In this case, the following generic main file will work, with scenario set to "A".
// Stata example
local scenario "A" // Scenario A: main is in code directory
local pwd : pwd // This always captures the current directory
if "`scenario'" == "A" { // If in Scenario A, we need to change directory first
cd ..
}
global rootdir : pwd // Now capture the directory to use as rootdir
display in red "Rootdir has been set to: $rootdir"
cd "`pwd'" // Return to where we were before and never again use cd
// Now run the rest of the code
do "$rootdir/code/01_readcps.do"
do "$rootdir/code/02_readfred.do"
do "$rootdir/code/03_table1-5.do"
do "$rootdir/code/04_figures1-4.do"
Scenario B: main is in the top-level directory
More common in other computational sciences, but also present amongst economists, is that the main file is in the top-level directory:
README.pdf
main.do
data/
...
code/
01_readcps.do
02_readfred.do
...
In this case, the following generic main file will work, with scenario set to "B"(though see Step 3 Dependencies)
// Stata example
local scenario "B" // Scenario B: main is in project top-level directory
local pwd : pwd // This always captures the current directory
if "`scenario'" == "A" { // If in Scenario A, we need to change directory first
cd ..
}
global rootdir : pwd // Now capture the directory to use as rootdir
display in red "Rootdir has been set to: $rootdir"
cd "`pwd'" // Return to where we were before and never again use cd
// Now run the rest of the code
do "$rootdir/code/01_readcps.do"
do "$rootdir/code/02_readfred.do"
do "$rootdir/code/03_table1-5.do"
do "$rootdir/code/04_figures1-4.do"
Important
In neither scenario did we hard-code the path to our project directory
/my/computer/users/me/project. This is not an omission, and it is important, because it allows the code to be run on any computer, without modification.
Finally, you should not hard-code your rootdir.
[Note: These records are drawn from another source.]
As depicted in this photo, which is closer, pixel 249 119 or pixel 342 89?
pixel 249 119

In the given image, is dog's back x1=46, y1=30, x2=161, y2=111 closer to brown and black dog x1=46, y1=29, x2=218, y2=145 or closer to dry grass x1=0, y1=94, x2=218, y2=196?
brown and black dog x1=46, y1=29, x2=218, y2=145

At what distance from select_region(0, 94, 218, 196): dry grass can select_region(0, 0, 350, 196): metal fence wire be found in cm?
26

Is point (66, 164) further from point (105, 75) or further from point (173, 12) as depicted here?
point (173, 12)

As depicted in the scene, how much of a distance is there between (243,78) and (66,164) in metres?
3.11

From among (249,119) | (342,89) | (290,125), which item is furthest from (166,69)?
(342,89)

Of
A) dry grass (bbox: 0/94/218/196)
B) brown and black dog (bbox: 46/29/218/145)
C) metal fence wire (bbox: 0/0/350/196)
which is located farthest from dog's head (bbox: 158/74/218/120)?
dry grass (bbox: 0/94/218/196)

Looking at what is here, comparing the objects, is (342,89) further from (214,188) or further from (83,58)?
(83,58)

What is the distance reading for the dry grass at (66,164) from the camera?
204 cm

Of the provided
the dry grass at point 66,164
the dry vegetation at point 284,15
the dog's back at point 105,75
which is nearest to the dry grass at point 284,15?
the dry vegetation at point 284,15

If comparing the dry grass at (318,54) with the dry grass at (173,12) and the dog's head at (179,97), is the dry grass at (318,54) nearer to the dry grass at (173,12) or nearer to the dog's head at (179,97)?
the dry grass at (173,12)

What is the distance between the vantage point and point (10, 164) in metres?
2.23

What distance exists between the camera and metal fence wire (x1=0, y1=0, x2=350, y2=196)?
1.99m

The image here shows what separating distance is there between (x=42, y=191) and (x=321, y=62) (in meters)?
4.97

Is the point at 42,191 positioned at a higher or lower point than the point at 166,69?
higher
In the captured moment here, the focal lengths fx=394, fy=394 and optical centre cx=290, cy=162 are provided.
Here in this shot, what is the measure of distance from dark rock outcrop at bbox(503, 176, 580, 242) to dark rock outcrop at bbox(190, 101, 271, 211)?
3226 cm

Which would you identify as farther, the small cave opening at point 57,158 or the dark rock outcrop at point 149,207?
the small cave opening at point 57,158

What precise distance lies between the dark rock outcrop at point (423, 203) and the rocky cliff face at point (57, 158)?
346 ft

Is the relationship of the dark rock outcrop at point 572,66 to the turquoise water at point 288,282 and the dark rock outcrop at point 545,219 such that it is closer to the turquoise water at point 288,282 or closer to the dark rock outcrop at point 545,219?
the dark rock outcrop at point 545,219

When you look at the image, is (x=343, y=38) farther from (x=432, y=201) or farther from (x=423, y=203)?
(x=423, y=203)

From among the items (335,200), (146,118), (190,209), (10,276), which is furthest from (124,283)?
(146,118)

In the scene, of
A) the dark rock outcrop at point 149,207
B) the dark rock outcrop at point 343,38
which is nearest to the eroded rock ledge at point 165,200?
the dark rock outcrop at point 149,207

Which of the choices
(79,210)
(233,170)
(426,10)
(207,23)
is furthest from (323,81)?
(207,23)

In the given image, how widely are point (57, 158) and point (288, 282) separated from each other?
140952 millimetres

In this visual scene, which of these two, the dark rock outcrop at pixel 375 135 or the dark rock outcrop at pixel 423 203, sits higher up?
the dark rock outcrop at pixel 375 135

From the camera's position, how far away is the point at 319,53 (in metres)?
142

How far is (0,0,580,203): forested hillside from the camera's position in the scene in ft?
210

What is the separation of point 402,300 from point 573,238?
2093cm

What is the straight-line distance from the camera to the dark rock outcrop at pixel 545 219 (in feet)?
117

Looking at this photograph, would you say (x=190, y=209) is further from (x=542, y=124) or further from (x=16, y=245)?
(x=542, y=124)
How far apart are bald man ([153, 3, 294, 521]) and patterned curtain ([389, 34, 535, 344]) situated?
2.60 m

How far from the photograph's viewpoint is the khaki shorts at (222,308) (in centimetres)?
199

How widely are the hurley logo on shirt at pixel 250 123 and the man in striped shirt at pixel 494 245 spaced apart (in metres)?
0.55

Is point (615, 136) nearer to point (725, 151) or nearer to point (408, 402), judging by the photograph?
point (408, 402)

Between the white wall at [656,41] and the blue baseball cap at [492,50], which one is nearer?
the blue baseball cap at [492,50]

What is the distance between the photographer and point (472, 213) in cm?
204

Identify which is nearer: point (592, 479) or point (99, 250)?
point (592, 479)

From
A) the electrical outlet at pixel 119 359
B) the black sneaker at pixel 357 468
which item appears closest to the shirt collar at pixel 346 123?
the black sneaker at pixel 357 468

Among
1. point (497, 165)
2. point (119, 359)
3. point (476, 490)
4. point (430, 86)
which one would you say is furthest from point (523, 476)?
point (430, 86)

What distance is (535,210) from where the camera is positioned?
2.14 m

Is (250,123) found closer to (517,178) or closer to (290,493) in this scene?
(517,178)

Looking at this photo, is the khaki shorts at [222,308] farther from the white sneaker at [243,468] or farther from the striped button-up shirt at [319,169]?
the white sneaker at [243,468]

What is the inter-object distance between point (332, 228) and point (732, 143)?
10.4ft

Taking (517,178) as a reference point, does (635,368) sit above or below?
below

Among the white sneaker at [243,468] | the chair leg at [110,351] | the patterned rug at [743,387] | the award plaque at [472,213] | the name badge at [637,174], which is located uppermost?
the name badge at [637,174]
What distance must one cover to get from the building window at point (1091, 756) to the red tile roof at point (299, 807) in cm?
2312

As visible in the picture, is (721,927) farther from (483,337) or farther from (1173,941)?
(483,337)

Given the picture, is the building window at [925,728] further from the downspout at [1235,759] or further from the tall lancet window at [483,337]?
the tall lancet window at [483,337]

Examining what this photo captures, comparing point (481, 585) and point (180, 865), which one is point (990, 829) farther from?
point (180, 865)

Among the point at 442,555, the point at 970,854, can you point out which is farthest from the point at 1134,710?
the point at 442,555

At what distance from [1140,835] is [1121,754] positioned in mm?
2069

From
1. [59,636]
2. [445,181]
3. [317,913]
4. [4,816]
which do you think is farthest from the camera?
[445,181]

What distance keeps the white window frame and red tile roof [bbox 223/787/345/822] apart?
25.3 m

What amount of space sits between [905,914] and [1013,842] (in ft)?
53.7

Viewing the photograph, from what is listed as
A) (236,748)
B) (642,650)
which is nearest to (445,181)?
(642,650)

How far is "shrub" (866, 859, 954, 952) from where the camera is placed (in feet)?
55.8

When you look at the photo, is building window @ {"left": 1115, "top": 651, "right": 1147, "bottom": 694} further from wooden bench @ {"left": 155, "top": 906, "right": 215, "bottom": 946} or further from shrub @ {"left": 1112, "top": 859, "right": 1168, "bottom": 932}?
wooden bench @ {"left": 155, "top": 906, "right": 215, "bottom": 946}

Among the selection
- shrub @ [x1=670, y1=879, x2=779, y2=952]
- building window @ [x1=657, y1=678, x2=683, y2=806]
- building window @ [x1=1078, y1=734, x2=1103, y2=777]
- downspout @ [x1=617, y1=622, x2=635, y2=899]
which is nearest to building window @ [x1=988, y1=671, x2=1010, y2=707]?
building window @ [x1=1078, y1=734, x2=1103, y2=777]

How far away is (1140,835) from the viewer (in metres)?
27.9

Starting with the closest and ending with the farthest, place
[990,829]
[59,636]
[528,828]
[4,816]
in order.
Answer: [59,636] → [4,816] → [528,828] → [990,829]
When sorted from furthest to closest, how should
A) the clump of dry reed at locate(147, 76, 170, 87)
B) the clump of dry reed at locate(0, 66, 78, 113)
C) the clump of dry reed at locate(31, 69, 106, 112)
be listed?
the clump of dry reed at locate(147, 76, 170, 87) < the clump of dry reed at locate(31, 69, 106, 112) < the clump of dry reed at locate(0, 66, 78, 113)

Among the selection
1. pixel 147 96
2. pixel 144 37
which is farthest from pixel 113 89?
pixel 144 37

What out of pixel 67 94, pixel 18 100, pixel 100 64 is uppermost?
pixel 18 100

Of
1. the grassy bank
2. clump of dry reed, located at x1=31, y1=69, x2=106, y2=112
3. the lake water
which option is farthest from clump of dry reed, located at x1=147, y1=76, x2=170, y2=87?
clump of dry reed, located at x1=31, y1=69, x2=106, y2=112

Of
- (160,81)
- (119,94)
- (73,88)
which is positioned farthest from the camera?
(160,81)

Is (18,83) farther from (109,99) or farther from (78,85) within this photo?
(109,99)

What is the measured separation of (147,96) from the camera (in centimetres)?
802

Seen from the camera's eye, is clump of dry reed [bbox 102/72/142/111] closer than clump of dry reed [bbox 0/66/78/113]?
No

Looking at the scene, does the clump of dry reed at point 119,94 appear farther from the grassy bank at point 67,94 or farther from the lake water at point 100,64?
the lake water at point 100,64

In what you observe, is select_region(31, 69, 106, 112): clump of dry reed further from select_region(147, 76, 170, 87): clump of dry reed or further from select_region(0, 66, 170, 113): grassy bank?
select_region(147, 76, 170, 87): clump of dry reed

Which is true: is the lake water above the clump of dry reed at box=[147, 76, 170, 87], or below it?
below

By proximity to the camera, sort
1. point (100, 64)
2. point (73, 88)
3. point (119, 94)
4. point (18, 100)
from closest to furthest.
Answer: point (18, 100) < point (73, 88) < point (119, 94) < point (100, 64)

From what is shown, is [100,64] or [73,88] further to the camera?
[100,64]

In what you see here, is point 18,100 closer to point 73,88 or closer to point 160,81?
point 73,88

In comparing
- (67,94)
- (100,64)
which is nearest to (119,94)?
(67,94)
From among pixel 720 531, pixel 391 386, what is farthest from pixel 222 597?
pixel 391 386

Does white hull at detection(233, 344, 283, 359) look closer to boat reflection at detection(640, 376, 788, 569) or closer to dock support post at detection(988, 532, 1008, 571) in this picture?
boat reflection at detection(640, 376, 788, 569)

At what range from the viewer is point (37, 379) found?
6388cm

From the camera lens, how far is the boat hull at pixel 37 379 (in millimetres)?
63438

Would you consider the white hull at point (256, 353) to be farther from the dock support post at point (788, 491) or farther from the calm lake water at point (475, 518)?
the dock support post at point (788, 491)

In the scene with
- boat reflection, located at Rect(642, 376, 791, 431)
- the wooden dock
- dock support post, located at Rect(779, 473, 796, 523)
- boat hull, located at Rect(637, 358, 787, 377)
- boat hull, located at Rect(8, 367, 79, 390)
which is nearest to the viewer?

Set the project root directory dynamically:
// Stata:
global rootdir : pwd
// Example
datadir = "$rootdir/data/raw"
outputdir = "$rootdir/data/clean"
# R:
# if using the here package:
rootdir <- here::here()
# or the rprojroot package
rootdir <- rprojroot::find_root_file("README.pdf") # or other marker file
# Example
datadir = file.path(rootdir, "data", "raw")
outputdir = file.path(rootdir, "data", "clean")
# Python:
import os
from pathlib import Path
# Set directories
code_dir = Path(__file__).resolve().parent
rootdir = code_dir.parent
# Example
datadir = rootdir / "data" / "raw"
outputdir = rootdir / "data" / "clean"
IMPORTANT: your code MUST contain the line (Stata)
global rootdir : pwd(or equivalent) to set the project root directory dynamically.
Creating directories programmatically
If your code uses directories that may start out empty, or may not exist on the replicators’ computers, you must create them programmatically.
// Stata:
cap mkdir "$outputdir"
# R:
dir.create(outputdir, showWarnings = FALSE, recursive = TRUE)
# Python:
outputdir.mkdir(parents=True, exist_ok=True)